Down‐angle oblique radiograph of the right metacarpophalangeal joint in a proximal 20° lateral to distal medial direction to highlight the basilar proximal sesamoid bone fracture on the proximal sesamoid bone furthest from the plate.
(骨折した種子骨と反対側にカセッテを置き、20度撮り下ろすと底部骨折がはっきり写る。)

 

底部骨折

過去の最も大規模な回顧的調査では57頭の底部骨折が調査され、骨片摘出を受けた馬の術後復帰率は73%で、保存療法では48%であった。この研究には多少のバイアスはあり、小さい骨片は摘出され、大きい骨片は保存療法が取られていた。他の報告では26頭の種子骨基部骨折を関節鏡で骨片除去し、復帰率は50%であった。尖部骨折と同様に、骨片のサイズと結果に有意な関係は無かった。他には、数が少なく統計的な有意差はないが、非関節性の骨片では復帰率62.5%(5/8)、関節性の骨片では25%(2/8)と非関節性の予後が良い傾向にあった。

底部骨折の関節鏡手術は仰臥位で、同側からでも反対側からでも術者の好みで可能である。基部を露出するには球節を屈曲する必要がある。尖部骨折と同様に周囲軟部組織を傷つけないように摘出することが重要で、この場合は種子骨遠位靭帯に注意する。

非関節性の底部骨片摘出には2つの新しい術式が示されている。

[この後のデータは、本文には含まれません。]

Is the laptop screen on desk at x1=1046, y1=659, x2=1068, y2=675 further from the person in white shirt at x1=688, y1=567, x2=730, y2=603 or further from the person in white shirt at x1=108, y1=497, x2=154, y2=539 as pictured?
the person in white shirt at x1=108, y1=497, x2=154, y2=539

1つは「鍵穴」方式で、これは深屈腱腱鞘から直種子骨靭帯に垂直に小さな切込みを入れて摘出する方法である。骨片の位置は直接触るよりも針をガイドにして探る。研究では、11頭、16の骨片で、全てパフォーマンスを制限するような跛行を呈し、球節領域に問題があると分かった馬が対象となった。11頭のうち競走馬は3頭で、その他はスポーツホースであった。他の種子骨骨折タイプと同様に、右前肢内側で最も多かった。フォローアップが可能であった90%(9/10)が復帰し、2頭の競走馬も含まれた。筆者が注意しておきたいのは、種子骨遠位靭帯が治癒するために、全ての馬が6ヵ月の休養とリハビリプログラムを受けたことである。イヤリングのサラブレッド7頭で、超音波を用いてアシストして非関節性骨片を摘出した報告がある。従来通りの方法で関節鏡を用いて種子骨遠位靭帯から切除し摘出可能であった。6-8か月時点のフォローアップ期間で術部の骨増生や骨片は認められなかった。